Comedian Ian Cognito died during a stand-up act in which he joked about dying on stage and then fell silent while the audience continued laughing, thinking it was a joke.
“Imagine if I died in front of you lot here,” Cognito, 60, joked on stage during his set Thursday. Andrew Bird, who runs the Lone Wolf Comedy Club in Bicester, England, told the BBC: “Everyone in the crowd, me included, thought he was joking. Even when I walked on stage and touched his arm I was expecting him to say ‘boo’.”
Audience members were mortified when they learned that had been chuckling at a man dying. “We came out feeling really sick, we just sat there for five minutes watching him, laughing at him,” said audience member John Ostojak. He added: “Only 10 minutes before he sat down, he joked about having a stroke. He said, ‘Imagine having a stroke and waking up speaking Welsh?'”

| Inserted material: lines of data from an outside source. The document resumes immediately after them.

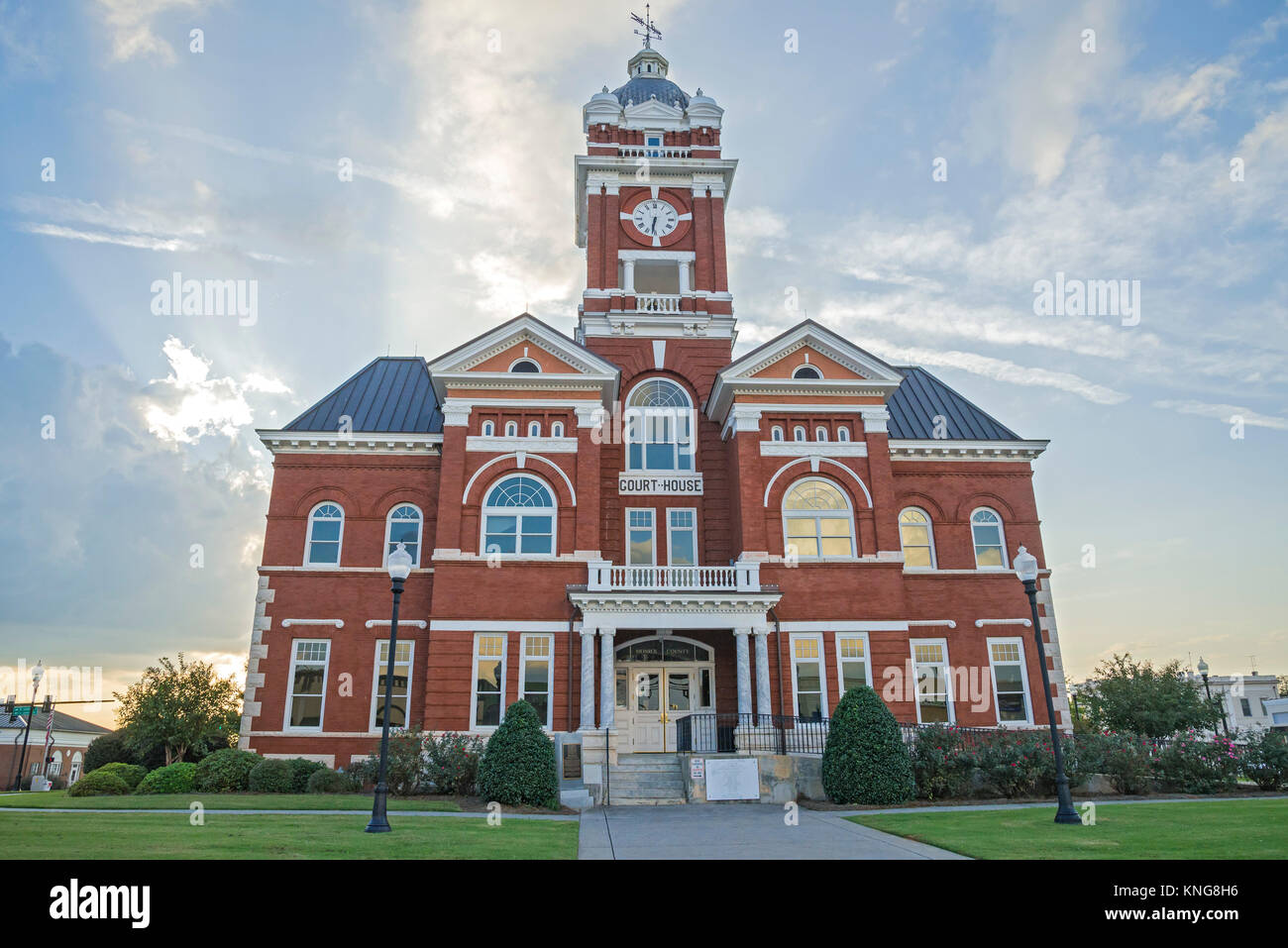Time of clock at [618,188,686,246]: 6:31
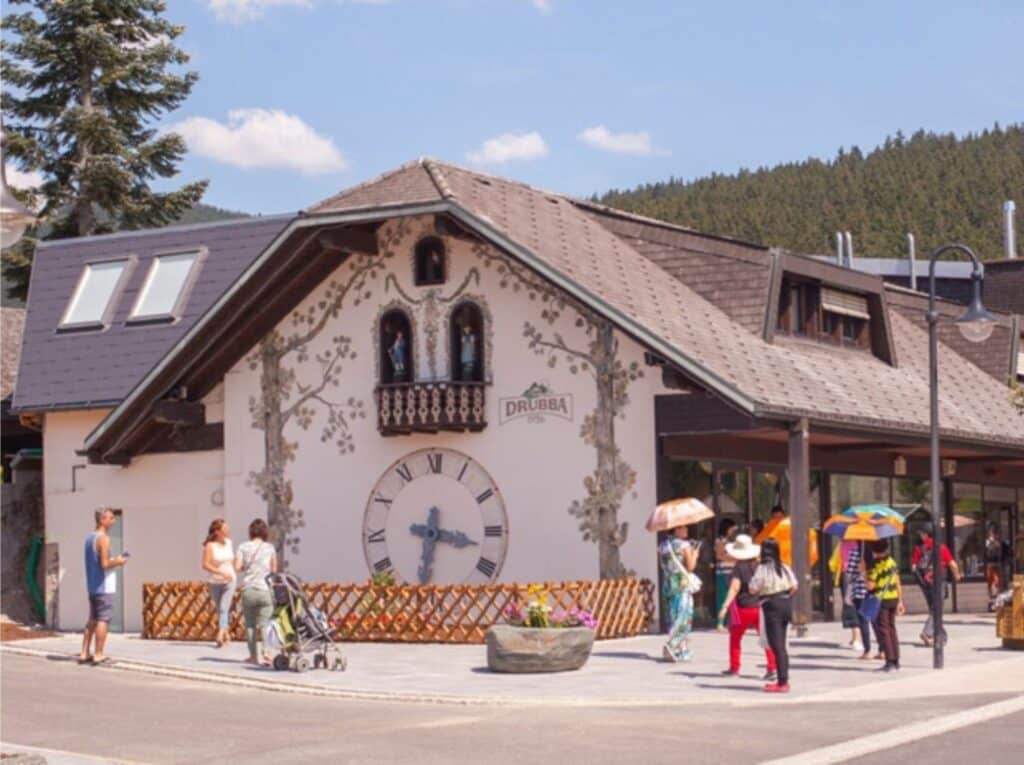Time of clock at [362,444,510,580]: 3:32
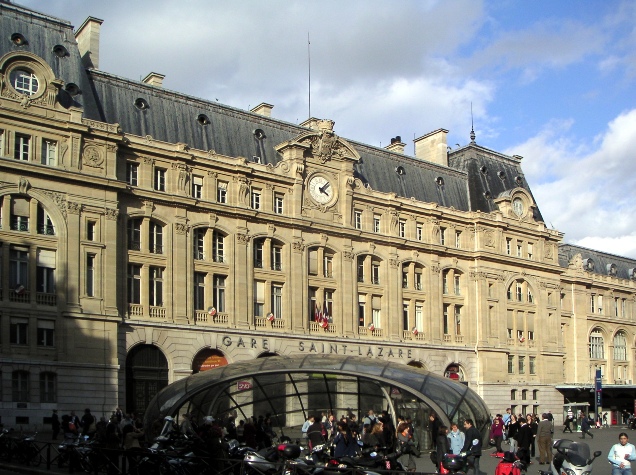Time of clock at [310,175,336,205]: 4:08
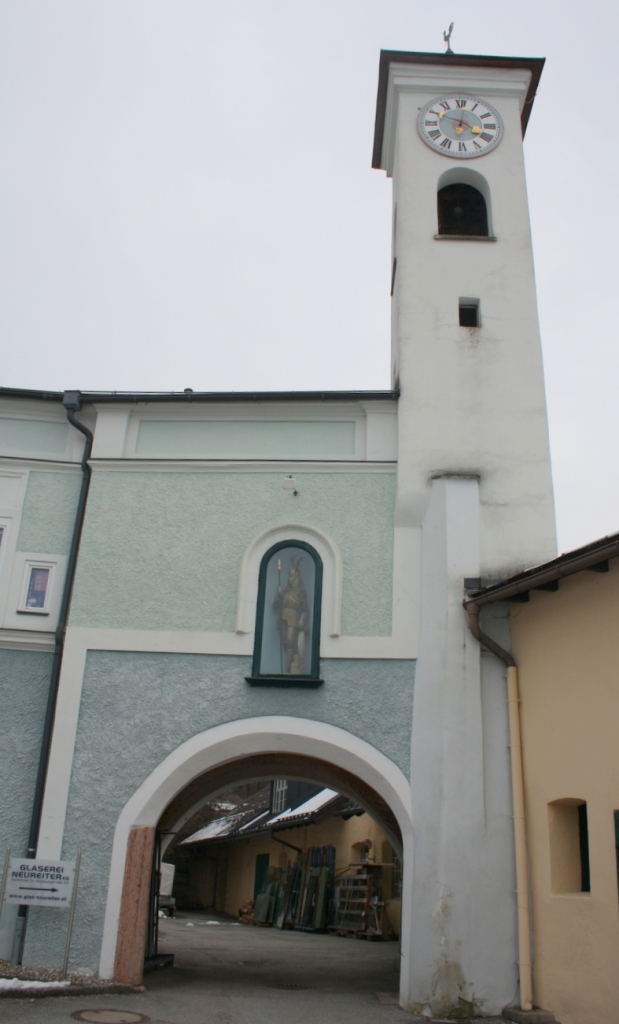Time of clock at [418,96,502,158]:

Fellow comedians extended their sympathies on Twitter after hearing the news of Cognito’s death but commented that his demise was in some ways fitting.
“Died with his boots on. That’s commitment to comedy. I’ll never forget his kindness when I started out & how god damn funny he was,” said comedian Jimmy Carr.
Veteran stand-up comedian Ian Cognito has died on-stage – literally. The audience thought it was part of the act. Died with his boots on. That’s commitment to comedy. I’ll never forget his kindness when I started out & how god damn funny he was.
— Jimmy Carr (@jimmycarr) April 12, 2019
Comedian Mark Steel said Cognito had “expired in his natural home” and was “a difficult awkward hilarious troubled brilliant sort, a proper comic.”
Bird said that dying on stage would have been the way Cognito “would have wanted to go,” adding: “Except he’d want more money and a bigger venue”
There is a comedic tradition of dying on stage. In 1984, comedian Tommy Cooper suffered a heart attack in the middle of his set on live television. His assistants and viewers back home thought he was making a joke as he slumped over and then writhed on the ground.
Cognito, whose real name was Paul Barbieri, started performing in the mid-1980s. He won the Time Out Award for Stand-up Comedy in 1999 but never really hit the big time.